_What is being asked_
Substitute "dry twig" for "small twig" in the entries from the line containing "What amount of" through the end of the entries, and leave everything else unchanged. Omit the pictures from your reply.

_Data supplied_
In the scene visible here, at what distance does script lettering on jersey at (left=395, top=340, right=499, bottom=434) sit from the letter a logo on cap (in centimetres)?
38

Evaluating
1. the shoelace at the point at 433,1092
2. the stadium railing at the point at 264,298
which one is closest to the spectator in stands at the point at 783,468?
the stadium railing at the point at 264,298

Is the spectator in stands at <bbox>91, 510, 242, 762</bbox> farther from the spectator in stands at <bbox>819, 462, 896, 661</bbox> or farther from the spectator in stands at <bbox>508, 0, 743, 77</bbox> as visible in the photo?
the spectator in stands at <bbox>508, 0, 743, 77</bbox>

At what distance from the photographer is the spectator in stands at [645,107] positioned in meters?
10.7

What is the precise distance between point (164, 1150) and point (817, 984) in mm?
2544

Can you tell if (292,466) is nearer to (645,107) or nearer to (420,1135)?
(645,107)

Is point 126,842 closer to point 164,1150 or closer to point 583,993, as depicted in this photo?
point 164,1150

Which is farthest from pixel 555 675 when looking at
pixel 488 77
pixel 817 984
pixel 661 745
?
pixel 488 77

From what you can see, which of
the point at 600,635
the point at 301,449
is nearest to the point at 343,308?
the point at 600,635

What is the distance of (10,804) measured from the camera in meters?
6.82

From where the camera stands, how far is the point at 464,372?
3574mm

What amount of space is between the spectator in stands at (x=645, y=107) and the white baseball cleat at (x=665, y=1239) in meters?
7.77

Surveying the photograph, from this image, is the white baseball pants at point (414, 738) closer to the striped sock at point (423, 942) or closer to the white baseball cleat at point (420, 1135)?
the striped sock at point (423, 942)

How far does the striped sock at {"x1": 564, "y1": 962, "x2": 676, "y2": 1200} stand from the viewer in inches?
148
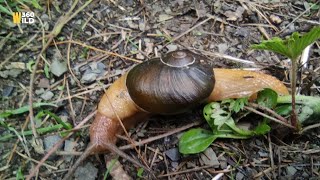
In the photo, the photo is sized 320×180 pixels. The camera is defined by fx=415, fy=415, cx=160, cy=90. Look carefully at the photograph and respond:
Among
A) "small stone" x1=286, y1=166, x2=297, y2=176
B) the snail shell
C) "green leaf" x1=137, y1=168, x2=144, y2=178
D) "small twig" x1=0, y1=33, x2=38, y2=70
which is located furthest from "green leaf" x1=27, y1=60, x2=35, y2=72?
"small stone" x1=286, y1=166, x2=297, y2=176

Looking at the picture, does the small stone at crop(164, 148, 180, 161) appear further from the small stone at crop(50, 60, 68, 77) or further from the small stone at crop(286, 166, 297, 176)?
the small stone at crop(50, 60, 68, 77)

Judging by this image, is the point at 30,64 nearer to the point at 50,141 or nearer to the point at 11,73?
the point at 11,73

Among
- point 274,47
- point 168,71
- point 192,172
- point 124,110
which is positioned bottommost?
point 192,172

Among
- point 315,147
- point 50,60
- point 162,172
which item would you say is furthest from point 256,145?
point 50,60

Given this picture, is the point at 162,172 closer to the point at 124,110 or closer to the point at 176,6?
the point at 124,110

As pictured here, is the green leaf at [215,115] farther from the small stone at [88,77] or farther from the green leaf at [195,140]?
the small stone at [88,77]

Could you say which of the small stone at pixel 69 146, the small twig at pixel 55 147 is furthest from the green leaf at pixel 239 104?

_Final result_
What amount of space is between the spectator in stands at (x=645, y=107) and the white baseball cleat at (x=665, y=1239) in meters?
7.77

Surveying the photograph, from this image, is the white baseball pants at point (414, 738) closer to the striped sock at point (423, 942) or closer to the white baseball cleat at point (420, 1135)?
the striped sock at point (423, 942)

How far does the striped sock at {"x1": 564, "y1": 962, "x2": 676, "y2": 1200} stand from the viewer in inches?
148
In the photo, the photo is sized 320×180 pixels. The camera is defined by fx=415, fy=415, cx=160, cy=90. Look carefully at the photograph and respond:
Among
A) "small stone" x1=286, y1=166, x2=297, y2=176
B) the snail shell
C) "green leaf" x1=137, y1=168, x2=144, y2=178
D) "dry twig" x1=0, y1=33, x2=38, y2=70
which is located furthest from "green leaf" x1=27, y1=60, x2=35, y2=72?
"small stone" x1=286, y1=166, x2=297, y2=176

Looking at the picture, does the small stone at crop(164, 148, 180, 161) appear further from the small stone at crop(50, 60, 68, 77) or further from the small stone at crop(286, 166, 297, 176)?
the small stone at crop(50, 60, 68, 77)

Judging by this image, is the point at 30,64 nearer to the point at 50,141 or nearer to the point at 11,73?
the point at 11,73

Among
- point 274,47
- point 168,71
- point 192,172
- point 124,110
which is positioned bottommost?
point 192,172

Among
- point 315,147
- point 50,60
- point 162,172
which item would you say is furthest from point 256,145?
point 50,60

Given this picture, is the point at 162,172 closer to the point at 124,110 or closer to the point at 176,6?
the point at 124,110

As pictured here, is the green leaf at [215,115] farther from the small stone at [88,77] or farther from the green leaf at [195,140]?
the small stone at [88,77]

Could you say which of the small stone at pixel 69 146, the dry twig at pixel 55 147 is furthest from the green leaf at pixel 239 104?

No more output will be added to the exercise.